"I'm surprised I couldn't find a listing for the US military's Modular Sleep System (MSS), currently made by Tennier Industries. If you haven't seen them, you can find them on Ebay for info. Avoid the "mil-spec" ones--they're not the real deal and aren't nearly as good.
The MSS is similar to Wiggy's Flexible Temperature Range Sleep System (FTRSS), and consists of a lighter "patrol" bag (rated to 32 degrees F), an intermediate bag (rated to 0 degrees F), and a camouflage Goretex bivy cover (Wiggy doesn't seem to like Goretex, but I've had no problem with it as a bivy cover).
The newer ones have a the digital ACU pattern and sleeping bags of two shades of green. The older ones (up to 2005 or so) have the woodland camo and one of the bags is black. Other than that, the two versions are essentially the same.
It's a generously-sized mummy design, with a big footbox. I'm 6 feet, 175 pounds, with very broad shoulders, and I have room to spare in it.
When you use all three pieces, and wear the Army's ECWCS (longjohns, a grid fleece layer, and a thicker Polartec fleece layer), the Army says it's good down to -50F. (I'd add a cap too, I think!!) I haven't had it that cold yet, but might this winter and will report back on how it does in way-below-zero. One thing to consider--all military gear is tested, and ratings/specs are always straightforward and accurate. No wildly optimistic temperature ratings like most bags. If the Army labs in Natick, Massachusetts say a product does something, you know it does.
All 3 pieces snap together, so you can use one or both bags, with or without the cover. If the weather's not too cold, you can mate the patrol bag to the cover, and use the intermediate bag separately, to provide accommodations for two people.
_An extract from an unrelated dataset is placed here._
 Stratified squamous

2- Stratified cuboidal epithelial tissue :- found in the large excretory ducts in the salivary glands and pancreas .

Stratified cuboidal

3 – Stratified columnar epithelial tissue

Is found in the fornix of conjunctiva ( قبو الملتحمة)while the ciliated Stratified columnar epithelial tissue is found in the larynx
Sometimes I use a CoolMax sleeping bag liner, which helps keep the inside clean and adds a few degrees of warmth.
It's synthetic laminar insulation (which I guess is something like Wiggy's Lamilite). Washable, and none of the problems of down.
And--hooray--like Wiggy's, it's also made in the USA. Almost everything else (e.g., TNF, Marmot, Mountain Hardwear, Walmart) seems to come from Communist China, the land of prison labor, horrid work environments, counterfeit products, and product safety recalls. I'm not rabid about it, but I avoid Chinese products whenever possible.
The verdict? I love my MSS. It's low-key (no screaming colors), American-made, does what it says and, best of all, it's warm warm warm. The only shortcoming I've found is that it's good to add a little Velcro to hold the top side of the bivy cover down and away from your face when you don't need complete coverage. Other than that, I have nothing but good things to say."